One thing I noticed: shortly after the hang, sometimes I see the line "!BSD" appear in verbose mode. Does anybody know what that indicates?
 
  • Like
Reactions: Bmju
If you were running OpenCore, you will still have the boot picker. I don't get the issue?
That's what I think my issue is for some reason the boot picker isn't coming up anymore, I haven't done anything with the drive that has opencore on it but something must have messed that up.

Going to try and put opencore on a USB stick and boot up with the clone drive.
 
One thing I noticed: shortly after the hang, sometimes I see the line "!BSD" appear in verbose mode.
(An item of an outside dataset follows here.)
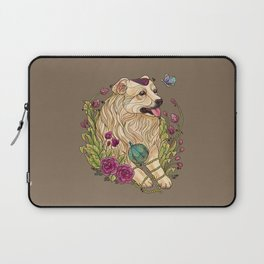 Hello butterfly Laptop Sleeve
Does anybody know what that indicates?
In .../iokit/bsddev/IOKitBSDInit.cpp, there's this:
Code:
IOFindBSDRoot( char * rootName, unsigned int rootNameSize, dev_t * root, u_int32_t * oflags )
{
        mach_timespec_t     t;
        IOService *         service;
        IORegistryEntry *   regEntry;
        OSDictionary *      matching = NULL;
        OSString *          iostr;
        OSNumber *          off;
        OSData *            data = NULL;

        UInt32              flags = 0;
        int                 mnr, mjr;
        const char *        mediaProperty = NULL;
        char *              rdBootVar;
        char *              str;
        const char *        look = NULL;
        int                 len;
        bool                debugInfoPrintedOnce = false;
        bool                needNetworkKexts = false;
        const char *        uuidStr = NULL;

        static int          mountAttempts = 0;

        int xchar, dchar;

        // stall here for anyone matching on the IOBSD resource to finish (filesystems)
        matching = IOService::serviceMatching(gIOResourcesKey);
        assert(matching);
        matching->setObject(gIOResourceMatchedKey, gIOBSDKey);

        if ((service = IOService::waitForMatchingService(matching, 30ULL * kSecondScale))) {
                service->release();
        } else {
                IOLog("!BSD\n");
        }
// <snip> - (there's much more to this function)
It appears that the "!BSD" message only means that when IOFindBSDRoot() is called, there are no IOBSD devices still initializing (the lack of "!BSD" should indicate that IOFindBSDRoot() had to wait (up to 30 seconds) for one or more IOBSD devices to complete their initialization).
 
I see the line "!BSD" appear in verbose mode.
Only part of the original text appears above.